### WHAT THIS TASK INVOLVES
The records follow. Give them all back exactly.

Caption-style text data
******************************
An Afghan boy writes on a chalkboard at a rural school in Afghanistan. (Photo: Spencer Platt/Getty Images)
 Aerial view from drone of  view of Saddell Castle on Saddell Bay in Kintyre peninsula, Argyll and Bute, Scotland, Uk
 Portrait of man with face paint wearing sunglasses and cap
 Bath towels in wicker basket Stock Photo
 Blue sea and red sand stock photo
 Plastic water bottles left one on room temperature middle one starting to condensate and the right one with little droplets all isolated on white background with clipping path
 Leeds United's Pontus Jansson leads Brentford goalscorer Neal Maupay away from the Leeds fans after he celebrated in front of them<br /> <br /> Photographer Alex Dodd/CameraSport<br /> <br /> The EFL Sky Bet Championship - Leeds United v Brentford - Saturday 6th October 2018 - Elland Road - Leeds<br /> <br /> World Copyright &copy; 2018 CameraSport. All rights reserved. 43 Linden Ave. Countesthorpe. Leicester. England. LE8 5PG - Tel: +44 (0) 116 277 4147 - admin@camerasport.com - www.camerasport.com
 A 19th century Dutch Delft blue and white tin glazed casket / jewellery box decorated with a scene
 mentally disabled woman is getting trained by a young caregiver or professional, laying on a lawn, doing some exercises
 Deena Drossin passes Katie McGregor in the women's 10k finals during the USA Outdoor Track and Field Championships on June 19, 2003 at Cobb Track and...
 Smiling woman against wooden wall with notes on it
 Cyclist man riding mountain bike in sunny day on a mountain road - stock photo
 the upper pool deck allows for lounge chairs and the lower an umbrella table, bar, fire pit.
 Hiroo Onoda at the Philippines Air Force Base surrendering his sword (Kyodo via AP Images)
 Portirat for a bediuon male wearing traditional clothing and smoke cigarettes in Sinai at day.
******************************
### EXERCISE SOLUTION
An Afghan boy writes on a chalkboard at a rural school in Afghanistan. (Photo: Spencer Platt/Getty Images)
 Aerial view from drone of  view of Saddell Castle on Saddell Bay in Kintyre peninsula, Argyll and Bute, Scotland, Uk
 Portrait of man with face paint wearing sunglasses and cap
 Bath towels in wicker basket Stock Photo
 Blue sea and red sand stock photo
 Plastic water bottles left one on room temperature middle one starting to condensate and the right one with little droplets all isolated on white background with clipping path
 Leeds United's Pontus Jansson leads Brentford goalscorer Neal Maupay away from the Leeds fans after he celebrated in front of them<br /> <br /> Photographer Alex Dodd/CameraSport<br /> <br /> The EFL Sky Bet Championship - Leeds United v Brentford - Saturday 6th October 2018 - Elland Road - Leeds<br /> <br /> World Copyright &copy; 2018 CameraSport. All rights reserved. 43 Linden Ave. Countesthorpe. Leicester. England. LE8 5PG - Tel: +44 (0) 116 277 4147 - admin@camerasport.com - www.camerasport.com
 A 19th century Dutch Delft blue and white tin glazed casket / jewellery box decorated with a scene
 mentally disabled woman is getting trained by a young caregiver or professional, laying on a lawn, doing some exercises
 Deena Drossin passes Katie McGregor in the women's 10k finals during the USA Outdoor Track and Field Championships on June 19, 2003 at Cobb Track and...
 Smiling woman against wooden wall with notes on it
 Cyclist man riding mountain bike in sunny day on a mountain road - stock photo
 the upper pool deck allows for lounge chairs and the lower an umbrella table, bar, fire pit.
 Hiroo Onoda at the Philippines Air Force Base surrendering his sword (Kyodo via AP Images)
 Portirat for a bediuon male wearing traditional clothing and smoke cigarettes in Sinai at day.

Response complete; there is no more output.